** REQUIREMENT A **
Please reproduce, word for word, the part of the article on India and superbugs that opens with the words containing "Newspapers in India" and closes with "in farm animals.".
** REQUIREMENT B **
Answer these questions using the article on India and superbugs:
(i) What is the name of the superbug described as having originated in India?
(ii) What share of the antibiotics sold in the U.S. each year is used on farm animals?
(iii) What is India's National Centre for Disease Control now recommending?
** REQUIREMENT C **
Continue the article on India and superbugs from its final sentence, keeping the same subject and tone.

** PASSAGE FOR REVIEW **
-----
As Superbug Fears Grow, India Acts
In the wake of a worldwide alert about a new wave of superbugs that are resistant to antibiotics, the government of India is considering what would be a groundbreaking plan to regulate the use of antibiotics on animals.
One of the most serious of the new bugs, known as NDM-1, originated in India, has already spread to the U.K., and is expected to go global. No known antibiotic can neutralize it.
Newspapers in India are reporting that although the government responded defensively at first when a British medical journal described the new bug, the National Centre for Disease Control (the Indian equivalent of the Centers for Disease Control in the United States) is now recommending banning all non-therapeutic use of antibiotics in farm animals.
As in many other countries, including the U.S. and in Europe, antibiotics are routinely put into animal food – eventually, then, finding their way into our own bodies. In fact, the great majority of all antibiotics are sold by pharmaceutical companies to the farming industry. Fully 80 percent of antibiotics sold in the U.S. each year are used on farm animals – mostly at factory farms, and mostly to ward off the effects of unhealthy, often insanitary conditions, to prevent infections, and also to promote faster growth in order to maximize profits.
-----
** SUPPLIED DATA **

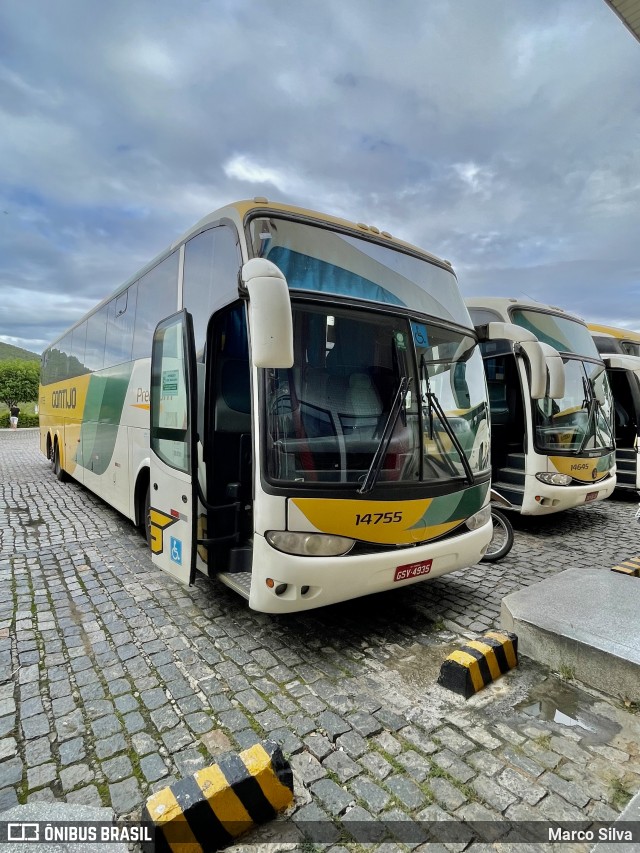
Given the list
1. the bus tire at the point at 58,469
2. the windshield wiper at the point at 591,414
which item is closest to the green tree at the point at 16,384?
-----
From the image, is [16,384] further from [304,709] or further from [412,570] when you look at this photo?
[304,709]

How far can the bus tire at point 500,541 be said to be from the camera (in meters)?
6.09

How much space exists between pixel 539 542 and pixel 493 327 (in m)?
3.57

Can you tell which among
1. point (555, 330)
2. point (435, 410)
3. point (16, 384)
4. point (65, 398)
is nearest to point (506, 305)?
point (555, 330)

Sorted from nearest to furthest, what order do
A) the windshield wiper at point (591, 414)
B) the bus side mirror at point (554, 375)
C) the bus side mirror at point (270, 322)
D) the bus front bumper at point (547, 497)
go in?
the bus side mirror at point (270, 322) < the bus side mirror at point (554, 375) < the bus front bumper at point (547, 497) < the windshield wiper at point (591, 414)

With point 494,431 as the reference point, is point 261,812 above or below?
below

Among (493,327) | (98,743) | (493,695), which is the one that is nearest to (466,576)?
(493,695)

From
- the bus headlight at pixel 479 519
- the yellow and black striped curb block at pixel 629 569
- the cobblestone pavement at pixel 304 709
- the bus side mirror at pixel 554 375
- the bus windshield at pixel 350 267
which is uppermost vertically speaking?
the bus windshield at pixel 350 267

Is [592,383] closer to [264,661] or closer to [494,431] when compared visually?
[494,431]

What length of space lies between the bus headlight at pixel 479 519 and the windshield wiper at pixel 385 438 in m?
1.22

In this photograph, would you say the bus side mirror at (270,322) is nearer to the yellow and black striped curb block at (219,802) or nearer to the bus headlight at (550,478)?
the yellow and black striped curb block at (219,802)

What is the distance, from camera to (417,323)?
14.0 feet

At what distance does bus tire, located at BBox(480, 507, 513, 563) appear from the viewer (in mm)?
-----
** EXPECTED ANSWER A **
Newspapers in India are reporting that although the government responded defensively at first when a British medical journal described the new bug, the National Centre for Disease Control (the Indian equivalent of the Centers for Disease Control in the United States) is now recommending banning all non-therapeutic use of antibiotics in farm animals.

** EXPECTED ANSWER B **
(i) NDM-1
(ii) 80 percent
(iii) Banning all non-therapeutic use of antibiotics in farm animals

** EXPECTED ANSWER C **
Last week, the World Health Organization issued a worldwide alert about the unrestrained use of antibiotics and how this is weakening their ability to fight the growing number of drug-resistant bugs like NDM-1. And with no effective new antibiotics in development to help ward off the consequences, many experts are warning that medical care is in danger of reverting back to a pre-antibiotic era.
A ban on the routine use of antibiotics on animals in India may encourage other countries to take similar steps to restrict their use.